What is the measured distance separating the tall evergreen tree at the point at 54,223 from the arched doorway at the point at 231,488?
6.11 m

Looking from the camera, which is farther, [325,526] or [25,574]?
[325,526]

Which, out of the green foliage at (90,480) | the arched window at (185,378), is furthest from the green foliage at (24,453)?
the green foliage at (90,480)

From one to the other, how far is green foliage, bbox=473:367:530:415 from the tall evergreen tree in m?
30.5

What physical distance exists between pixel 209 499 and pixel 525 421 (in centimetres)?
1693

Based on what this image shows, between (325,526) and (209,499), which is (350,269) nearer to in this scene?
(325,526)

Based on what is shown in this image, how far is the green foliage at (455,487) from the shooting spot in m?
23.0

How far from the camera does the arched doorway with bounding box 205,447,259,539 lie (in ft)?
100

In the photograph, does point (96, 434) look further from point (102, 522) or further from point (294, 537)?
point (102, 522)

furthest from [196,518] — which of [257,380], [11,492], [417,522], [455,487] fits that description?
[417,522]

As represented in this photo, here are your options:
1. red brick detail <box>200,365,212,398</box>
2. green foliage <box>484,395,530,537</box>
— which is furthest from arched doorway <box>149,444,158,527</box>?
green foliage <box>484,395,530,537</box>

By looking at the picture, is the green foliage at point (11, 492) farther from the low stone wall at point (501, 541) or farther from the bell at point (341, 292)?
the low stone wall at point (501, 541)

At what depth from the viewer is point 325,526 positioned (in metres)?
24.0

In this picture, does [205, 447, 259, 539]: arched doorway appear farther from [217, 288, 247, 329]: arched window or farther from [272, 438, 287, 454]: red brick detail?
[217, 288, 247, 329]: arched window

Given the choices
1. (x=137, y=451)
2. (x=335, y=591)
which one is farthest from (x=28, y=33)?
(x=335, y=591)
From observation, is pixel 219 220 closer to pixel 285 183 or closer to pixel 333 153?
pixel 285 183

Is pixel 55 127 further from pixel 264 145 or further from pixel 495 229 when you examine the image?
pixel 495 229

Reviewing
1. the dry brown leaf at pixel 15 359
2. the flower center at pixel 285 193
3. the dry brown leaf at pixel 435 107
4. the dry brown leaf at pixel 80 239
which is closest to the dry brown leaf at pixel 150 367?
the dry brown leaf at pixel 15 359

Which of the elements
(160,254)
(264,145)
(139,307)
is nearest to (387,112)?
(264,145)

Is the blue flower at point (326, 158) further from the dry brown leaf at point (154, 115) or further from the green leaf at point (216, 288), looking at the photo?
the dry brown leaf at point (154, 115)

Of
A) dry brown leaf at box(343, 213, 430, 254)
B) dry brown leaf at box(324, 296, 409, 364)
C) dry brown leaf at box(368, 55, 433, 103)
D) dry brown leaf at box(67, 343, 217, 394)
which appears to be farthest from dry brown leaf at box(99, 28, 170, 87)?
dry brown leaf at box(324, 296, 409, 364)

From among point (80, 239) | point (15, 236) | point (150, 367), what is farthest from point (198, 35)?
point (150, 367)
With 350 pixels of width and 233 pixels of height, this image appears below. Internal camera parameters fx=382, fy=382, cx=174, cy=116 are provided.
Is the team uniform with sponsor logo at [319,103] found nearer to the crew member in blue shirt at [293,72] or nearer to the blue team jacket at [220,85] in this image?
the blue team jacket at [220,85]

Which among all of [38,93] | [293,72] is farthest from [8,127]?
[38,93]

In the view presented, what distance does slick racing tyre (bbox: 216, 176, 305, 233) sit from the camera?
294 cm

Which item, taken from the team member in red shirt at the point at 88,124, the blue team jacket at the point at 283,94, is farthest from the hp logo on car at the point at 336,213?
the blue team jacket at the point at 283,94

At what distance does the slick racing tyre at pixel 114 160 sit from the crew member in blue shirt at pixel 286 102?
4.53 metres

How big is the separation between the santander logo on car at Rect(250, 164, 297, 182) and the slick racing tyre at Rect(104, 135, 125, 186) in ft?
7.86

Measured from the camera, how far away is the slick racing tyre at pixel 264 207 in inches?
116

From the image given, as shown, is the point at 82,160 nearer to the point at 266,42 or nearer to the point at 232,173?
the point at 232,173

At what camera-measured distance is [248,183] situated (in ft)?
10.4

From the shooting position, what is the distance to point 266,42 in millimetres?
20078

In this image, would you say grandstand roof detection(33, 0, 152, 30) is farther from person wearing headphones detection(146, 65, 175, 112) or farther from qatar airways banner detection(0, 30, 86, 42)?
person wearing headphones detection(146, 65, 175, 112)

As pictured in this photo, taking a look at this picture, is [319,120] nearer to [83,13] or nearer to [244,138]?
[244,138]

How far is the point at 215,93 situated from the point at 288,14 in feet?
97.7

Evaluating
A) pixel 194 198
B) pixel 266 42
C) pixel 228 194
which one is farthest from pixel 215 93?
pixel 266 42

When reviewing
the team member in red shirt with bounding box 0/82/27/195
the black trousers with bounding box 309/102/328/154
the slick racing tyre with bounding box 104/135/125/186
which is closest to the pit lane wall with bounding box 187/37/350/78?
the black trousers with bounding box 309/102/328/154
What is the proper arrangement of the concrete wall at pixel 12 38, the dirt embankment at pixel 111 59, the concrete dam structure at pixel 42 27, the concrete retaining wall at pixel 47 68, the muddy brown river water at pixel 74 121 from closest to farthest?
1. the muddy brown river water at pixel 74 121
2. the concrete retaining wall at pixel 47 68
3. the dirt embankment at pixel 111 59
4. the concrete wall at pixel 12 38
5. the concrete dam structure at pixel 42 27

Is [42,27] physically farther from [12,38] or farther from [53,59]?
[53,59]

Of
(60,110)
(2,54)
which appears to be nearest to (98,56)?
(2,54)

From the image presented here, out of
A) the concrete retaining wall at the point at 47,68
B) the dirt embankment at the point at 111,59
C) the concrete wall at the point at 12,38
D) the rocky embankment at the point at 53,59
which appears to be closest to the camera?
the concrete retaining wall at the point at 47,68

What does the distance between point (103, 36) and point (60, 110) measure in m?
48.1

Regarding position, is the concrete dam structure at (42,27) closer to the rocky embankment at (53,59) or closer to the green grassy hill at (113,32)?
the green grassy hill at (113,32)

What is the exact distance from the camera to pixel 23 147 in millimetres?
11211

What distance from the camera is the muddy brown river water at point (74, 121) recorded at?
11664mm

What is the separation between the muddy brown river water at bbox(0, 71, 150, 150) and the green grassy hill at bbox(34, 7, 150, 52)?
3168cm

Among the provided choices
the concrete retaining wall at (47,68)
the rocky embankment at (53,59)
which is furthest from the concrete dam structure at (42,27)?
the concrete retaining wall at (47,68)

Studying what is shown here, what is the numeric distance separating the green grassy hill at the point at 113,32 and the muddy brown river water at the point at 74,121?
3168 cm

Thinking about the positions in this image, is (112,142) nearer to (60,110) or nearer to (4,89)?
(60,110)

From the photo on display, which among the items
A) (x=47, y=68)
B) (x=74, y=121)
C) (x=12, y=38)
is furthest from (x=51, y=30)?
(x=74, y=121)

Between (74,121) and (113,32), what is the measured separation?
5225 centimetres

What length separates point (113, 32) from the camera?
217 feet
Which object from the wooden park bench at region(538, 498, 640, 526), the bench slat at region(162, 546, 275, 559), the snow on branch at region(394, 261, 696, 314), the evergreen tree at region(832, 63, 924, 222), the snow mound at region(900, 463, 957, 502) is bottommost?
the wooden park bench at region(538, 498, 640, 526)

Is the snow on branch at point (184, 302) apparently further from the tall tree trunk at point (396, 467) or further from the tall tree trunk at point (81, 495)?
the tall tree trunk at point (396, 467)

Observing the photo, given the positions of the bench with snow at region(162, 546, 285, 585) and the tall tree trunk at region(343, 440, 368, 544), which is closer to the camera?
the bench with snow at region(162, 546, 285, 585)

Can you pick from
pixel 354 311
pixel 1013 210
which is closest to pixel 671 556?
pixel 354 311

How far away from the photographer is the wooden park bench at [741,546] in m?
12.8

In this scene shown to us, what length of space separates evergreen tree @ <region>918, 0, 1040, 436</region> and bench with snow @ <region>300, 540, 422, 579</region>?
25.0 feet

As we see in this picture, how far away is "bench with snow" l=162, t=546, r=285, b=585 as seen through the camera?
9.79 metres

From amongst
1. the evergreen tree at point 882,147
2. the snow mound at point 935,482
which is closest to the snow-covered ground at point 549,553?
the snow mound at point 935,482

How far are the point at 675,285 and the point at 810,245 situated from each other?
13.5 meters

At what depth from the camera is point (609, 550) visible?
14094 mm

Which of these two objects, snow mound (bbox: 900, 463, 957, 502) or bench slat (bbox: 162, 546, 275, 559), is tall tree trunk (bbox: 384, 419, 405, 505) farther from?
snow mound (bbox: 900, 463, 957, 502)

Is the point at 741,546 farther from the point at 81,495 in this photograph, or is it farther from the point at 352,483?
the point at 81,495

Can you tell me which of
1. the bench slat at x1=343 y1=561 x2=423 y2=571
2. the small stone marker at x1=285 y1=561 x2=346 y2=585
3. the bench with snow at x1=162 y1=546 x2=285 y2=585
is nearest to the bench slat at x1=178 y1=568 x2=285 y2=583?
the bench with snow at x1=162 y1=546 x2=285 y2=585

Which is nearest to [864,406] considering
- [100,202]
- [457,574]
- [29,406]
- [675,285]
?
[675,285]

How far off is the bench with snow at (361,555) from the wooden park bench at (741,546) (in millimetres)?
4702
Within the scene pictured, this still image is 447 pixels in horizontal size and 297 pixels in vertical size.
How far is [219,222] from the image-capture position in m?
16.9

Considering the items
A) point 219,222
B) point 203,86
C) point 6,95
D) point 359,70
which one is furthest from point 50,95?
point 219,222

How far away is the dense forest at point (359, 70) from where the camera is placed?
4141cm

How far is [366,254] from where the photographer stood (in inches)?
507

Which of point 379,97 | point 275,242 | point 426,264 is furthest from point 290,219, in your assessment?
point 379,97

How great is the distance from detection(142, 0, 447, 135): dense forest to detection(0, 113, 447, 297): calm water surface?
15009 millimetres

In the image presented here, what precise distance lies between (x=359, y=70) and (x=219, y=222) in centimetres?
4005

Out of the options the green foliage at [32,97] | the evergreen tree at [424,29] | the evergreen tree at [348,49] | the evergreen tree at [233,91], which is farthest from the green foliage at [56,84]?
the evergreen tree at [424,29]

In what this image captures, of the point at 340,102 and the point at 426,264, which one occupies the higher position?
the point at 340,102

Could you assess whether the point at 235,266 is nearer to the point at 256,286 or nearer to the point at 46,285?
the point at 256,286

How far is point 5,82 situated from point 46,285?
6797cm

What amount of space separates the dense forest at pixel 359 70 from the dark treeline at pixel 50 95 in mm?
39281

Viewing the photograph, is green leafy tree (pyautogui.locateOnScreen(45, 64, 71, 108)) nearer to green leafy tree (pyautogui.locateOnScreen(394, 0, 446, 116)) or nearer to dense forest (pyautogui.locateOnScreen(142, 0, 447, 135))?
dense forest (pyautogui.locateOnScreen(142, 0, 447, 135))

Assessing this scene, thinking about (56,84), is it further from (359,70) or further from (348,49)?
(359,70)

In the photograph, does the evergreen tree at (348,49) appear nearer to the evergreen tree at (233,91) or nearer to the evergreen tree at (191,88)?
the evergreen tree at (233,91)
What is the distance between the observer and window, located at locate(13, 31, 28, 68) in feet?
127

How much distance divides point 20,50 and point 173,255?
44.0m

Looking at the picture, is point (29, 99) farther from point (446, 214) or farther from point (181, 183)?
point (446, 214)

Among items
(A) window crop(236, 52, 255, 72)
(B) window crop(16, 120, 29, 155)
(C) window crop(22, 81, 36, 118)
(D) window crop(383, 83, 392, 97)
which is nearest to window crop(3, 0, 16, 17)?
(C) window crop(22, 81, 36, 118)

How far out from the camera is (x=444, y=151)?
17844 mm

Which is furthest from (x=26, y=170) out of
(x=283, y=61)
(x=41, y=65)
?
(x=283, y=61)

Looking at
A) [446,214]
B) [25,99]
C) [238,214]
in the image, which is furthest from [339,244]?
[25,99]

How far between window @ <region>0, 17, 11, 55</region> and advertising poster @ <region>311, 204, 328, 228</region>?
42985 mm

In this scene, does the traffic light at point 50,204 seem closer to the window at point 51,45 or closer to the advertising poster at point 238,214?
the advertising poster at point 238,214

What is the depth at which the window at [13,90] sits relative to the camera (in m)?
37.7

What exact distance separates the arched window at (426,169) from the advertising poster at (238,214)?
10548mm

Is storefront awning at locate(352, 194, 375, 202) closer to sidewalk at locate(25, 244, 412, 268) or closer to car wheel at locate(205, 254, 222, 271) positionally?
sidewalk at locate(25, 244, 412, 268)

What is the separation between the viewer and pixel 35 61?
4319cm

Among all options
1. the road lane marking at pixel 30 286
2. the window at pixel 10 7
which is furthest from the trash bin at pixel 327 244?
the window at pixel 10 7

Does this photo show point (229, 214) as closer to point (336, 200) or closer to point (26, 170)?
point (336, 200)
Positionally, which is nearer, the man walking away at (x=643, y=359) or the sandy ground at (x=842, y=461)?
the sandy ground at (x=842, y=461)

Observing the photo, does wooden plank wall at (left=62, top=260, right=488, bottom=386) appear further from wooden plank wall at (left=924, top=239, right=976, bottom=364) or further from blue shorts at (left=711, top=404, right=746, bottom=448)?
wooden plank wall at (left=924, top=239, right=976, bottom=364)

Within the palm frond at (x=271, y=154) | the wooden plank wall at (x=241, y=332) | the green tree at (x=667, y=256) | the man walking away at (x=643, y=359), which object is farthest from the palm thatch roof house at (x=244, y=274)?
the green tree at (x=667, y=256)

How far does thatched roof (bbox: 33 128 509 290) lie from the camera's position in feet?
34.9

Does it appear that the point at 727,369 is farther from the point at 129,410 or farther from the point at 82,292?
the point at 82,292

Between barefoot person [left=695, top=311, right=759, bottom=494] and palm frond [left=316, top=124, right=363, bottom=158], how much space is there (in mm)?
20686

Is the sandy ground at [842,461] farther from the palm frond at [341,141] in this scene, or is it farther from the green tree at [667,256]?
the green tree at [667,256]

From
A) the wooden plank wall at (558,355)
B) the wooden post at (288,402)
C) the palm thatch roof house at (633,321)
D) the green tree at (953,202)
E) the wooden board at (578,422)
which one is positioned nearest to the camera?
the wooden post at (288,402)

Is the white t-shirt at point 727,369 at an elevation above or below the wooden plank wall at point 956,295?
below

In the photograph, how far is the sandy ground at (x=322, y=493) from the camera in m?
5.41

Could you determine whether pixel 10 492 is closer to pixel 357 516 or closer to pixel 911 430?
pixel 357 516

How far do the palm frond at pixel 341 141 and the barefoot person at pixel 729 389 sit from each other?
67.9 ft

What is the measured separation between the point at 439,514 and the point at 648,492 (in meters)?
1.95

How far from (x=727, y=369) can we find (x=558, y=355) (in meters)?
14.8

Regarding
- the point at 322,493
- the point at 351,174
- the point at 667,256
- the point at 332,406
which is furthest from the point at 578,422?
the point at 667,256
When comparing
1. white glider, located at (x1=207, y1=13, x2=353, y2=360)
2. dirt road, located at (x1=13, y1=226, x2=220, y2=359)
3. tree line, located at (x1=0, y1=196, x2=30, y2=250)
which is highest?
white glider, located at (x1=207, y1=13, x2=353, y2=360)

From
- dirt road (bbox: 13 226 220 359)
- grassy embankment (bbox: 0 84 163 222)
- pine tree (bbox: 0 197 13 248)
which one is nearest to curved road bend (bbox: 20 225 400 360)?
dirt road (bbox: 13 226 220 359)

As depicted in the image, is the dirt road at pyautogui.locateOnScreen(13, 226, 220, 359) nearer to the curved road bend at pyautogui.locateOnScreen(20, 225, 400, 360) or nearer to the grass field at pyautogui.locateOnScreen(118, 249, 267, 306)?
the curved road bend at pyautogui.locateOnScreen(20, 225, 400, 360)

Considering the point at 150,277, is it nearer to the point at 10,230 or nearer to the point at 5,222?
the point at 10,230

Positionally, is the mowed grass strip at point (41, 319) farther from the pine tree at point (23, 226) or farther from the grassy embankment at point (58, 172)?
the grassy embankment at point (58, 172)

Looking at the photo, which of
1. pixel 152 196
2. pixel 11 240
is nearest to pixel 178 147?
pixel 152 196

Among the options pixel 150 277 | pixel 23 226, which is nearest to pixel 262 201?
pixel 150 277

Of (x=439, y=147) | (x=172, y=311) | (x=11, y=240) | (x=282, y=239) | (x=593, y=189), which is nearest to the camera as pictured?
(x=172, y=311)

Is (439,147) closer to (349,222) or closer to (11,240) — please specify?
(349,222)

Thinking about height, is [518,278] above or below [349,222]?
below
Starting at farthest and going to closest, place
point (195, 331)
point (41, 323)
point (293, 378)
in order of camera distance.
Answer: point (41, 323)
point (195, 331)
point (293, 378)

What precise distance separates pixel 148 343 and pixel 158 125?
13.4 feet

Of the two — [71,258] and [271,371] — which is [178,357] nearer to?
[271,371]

· · · · ·

== EXERCISE AIM ==
Rewrite the stretch of the listing from the line containing "From the photo on" through the line containing "5225 centimetres", changing "measured separation" to "distance" and leaving everything else unchanged. Return only those lines.

== ANSWER TO THIS PROBLEM ==
From the photo on display, which among the items
A) (x=47, y=68)
B) (x=74, y=121)
C) (x=12, y=38)
is furthest from (x=51, y=30)?
(x=74, y=121)

Between (74,121) and (113,32), what is the distance?
5225 centimetres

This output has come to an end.